*Data for this task:*
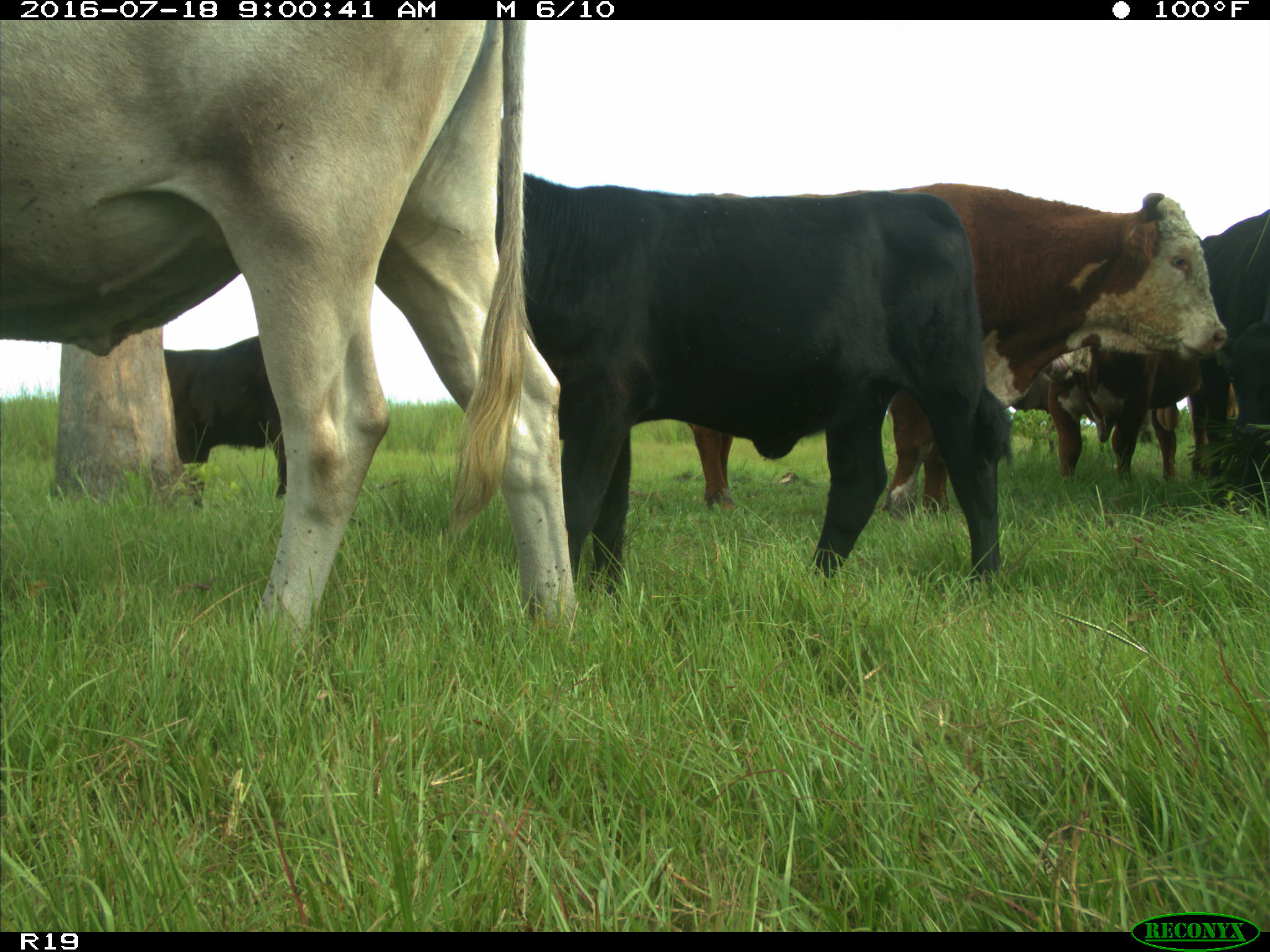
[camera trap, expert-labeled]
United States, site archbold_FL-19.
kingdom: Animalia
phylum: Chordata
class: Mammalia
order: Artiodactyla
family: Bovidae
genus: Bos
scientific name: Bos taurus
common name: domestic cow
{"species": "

*The problem:* Repeat the entries exactly, without pictures.

*Answer box:*
[camera trap, expert-labeled]
United States, site archbold_FL-19.
kingdom: Animalia
phylum: Chordata
class: Mammalia
order: Artiodactyla
family: Bovidae
genus: Bos
scientific name: Bos taurus
common name: domestic cow
{"species": "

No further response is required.